_WRITTEN REQUEST_. Retype the material below word for word, leaving out the pictures.

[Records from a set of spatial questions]
>> begin
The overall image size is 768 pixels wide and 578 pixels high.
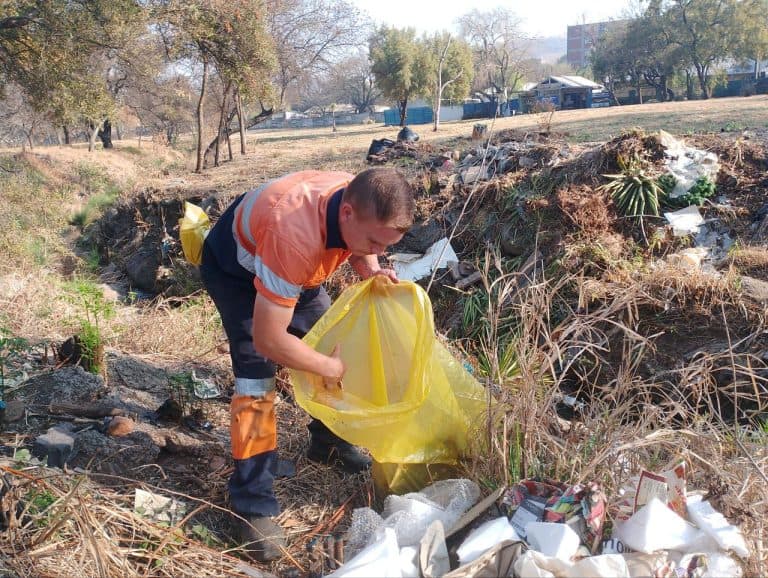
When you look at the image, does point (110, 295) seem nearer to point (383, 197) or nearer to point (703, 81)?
point (383, 197)

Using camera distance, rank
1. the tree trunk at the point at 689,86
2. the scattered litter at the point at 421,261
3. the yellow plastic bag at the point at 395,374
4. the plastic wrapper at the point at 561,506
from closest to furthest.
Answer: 1. the plastic wrapper at the point at 561,506
2. the yellow plastic bag at the point at 395,374
3. the scattered litter at the point at 421,261
4. the tree trunk at the point at 689,86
>> end
_RESPONSE_.
The overall image size is 768 pixels wide and 578 pixels high.
When you look at the image, does point (110, 295) seem nearer to point (383, 197) or nearer to point (703, 81)?
point (383, 197)

Using camera distance, rank
1. the tree trunk at the point at 689,86
2. the scattered litter at the point at 421,261
3. the yellow plastic bag at the point at 395,374
4. the plastic wrapper at the point at 561,506
from closest to furthest.
Answer: 1. the plastic wrapper at the point at 561,506
2. the yellow plastic bag at the point at 395,374
3. the scattered litter at the point at 421,261
4. the tree trunk at the point at 689,86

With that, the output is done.